His vision of the economy, which he spells out in battlefield language in the book, is heavy on autarky. The notion that expanding trade could bring prosperity and jobs is not broached; instead, Montebourg lashes out at the "stupidity" of the European Union in allowing cheap imports from China, accusing the European Commission of being "the idiots of the global village."

One of his actions at the ministry has been to put in place a network of "commissars" across France whose job is to ride to the rescue of struggling firms. He believes the state must "once again become the big brother of entrepreneurs rather than of speculators," and describes a France of the future when young inventors, the "sans-culottes of the third industrial revolution," are financed by state banks rather than private finance.

His inspiration, he claims, comes partly from the U.S., "a nation where protectionism shocks nobody and is congenital, banal and popular." In particular he evokes the Depression-era activism of Franklin D. Roosevelt, with its use of public funds to create jobs, and wants to see a "Buy French" groundswell equivalent to a "Buy American" one.

As revealing as what Montebourg says is what he leaves out. The word "competitiveness" is conspicuously absent from the book, and he makes no attempt to analyze the reasons why French manufacturing has lost 750,000 jobs in the past decade. He doesn't mention that French wages and social security levies have risen far more quickly than productivity, putting companies at a clear disadvantage.

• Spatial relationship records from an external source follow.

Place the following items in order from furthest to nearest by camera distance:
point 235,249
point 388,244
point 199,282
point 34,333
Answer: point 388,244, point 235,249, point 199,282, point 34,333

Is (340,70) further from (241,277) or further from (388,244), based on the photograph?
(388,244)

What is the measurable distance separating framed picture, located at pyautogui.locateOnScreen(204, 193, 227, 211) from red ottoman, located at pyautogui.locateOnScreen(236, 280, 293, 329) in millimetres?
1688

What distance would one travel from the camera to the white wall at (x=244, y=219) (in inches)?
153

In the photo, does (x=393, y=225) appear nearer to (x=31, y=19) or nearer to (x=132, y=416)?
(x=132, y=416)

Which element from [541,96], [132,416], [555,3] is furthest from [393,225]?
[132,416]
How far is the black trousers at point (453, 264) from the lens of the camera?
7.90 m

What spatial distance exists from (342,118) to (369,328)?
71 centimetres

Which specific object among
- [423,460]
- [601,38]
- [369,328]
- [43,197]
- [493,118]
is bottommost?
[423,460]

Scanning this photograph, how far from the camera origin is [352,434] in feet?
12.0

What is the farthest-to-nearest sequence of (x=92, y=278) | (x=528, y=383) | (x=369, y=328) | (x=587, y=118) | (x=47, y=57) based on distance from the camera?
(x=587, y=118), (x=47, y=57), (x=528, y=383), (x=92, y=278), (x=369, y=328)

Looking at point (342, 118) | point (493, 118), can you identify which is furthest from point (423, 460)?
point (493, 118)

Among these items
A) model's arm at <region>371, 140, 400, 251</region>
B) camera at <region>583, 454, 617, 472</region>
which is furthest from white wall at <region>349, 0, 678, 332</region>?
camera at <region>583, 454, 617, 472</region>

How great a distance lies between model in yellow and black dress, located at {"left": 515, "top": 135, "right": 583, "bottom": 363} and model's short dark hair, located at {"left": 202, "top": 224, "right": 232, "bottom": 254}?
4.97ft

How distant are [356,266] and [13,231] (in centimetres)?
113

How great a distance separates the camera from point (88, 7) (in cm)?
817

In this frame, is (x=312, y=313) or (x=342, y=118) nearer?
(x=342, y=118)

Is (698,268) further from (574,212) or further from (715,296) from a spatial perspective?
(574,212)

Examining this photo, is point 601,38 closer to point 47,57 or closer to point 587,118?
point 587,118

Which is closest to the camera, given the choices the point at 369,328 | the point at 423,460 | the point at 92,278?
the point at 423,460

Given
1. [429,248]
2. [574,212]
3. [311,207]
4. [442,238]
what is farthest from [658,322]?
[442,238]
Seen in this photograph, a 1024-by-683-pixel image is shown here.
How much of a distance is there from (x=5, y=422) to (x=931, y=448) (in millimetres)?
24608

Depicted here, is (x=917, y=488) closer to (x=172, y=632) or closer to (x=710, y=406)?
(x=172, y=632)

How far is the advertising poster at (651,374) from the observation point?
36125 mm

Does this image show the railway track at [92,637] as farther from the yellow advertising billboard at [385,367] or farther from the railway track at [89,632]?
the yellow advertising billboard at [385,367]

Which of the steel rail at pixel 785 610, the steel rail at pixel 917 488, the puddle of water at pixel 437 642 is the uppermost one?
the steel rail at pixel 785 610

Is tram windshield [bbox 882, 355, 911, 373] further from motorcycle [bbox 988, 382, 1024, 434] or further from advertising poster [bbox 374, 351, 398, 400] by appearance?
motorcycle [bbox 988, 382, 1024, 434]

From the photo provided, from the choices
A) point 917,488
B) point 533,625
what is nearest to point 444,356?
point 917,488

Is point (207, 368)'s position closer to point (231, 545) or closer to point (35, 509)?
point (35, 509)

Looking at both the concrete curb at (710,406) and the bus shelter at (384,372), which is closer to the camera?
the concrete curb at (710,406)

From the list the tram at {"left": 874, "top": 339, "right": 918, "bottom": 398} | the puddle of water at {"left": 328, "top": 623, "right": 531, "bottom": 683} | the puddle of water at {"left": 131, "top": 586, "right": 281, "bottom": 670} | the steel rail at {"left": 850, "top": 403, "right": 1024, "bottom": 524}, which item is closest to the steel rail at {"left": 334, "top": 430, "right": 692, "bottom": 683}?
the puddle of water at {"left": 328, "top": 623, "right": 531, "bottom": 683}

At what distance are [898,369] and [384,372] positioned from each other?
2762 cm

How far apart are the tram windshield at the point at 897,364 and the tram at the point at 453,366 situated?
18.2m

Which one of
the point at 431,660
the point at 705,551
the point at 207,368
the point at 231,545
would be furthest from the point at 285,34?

Nor does he talk about the many French companies, from LVMH to L'Oréal, that have thrived by tapping new markets in Asia and elsewhere as a result of globalization.

The auto industry is a case in point. French manufacturers increased their worldwide production by 4 percent between 2007 and 2011, even as their domestic production dropped 22 percent in the same period. Financially, Renault and especially Peugeot are struggling. Britain makes for an interesting comparison: its national auto industry has undergone a big revival in the past few years, as foreign investors including BMW and India's Tata Group have bought up brands such as Mini and Land Rover and turned them into thriving businesses. Overall, the British industry's revenues rose by about 6 percent between 2007 and 2011 despite the world financial crisis.

What would Montebourg say if an Indian or other foreign company tried to buy up Peugeot? The answer would be a swift "non" - swifter even than his veto when Yahoo began talks to acquire the French online video company Dailymotion earlier this year.

Colbert, who imposed a plethora of complicated rules and restrictions on the companies he set up, might well approve of Montebourg's return to favor. But whether it's good for France's struggling economy is at best questionable.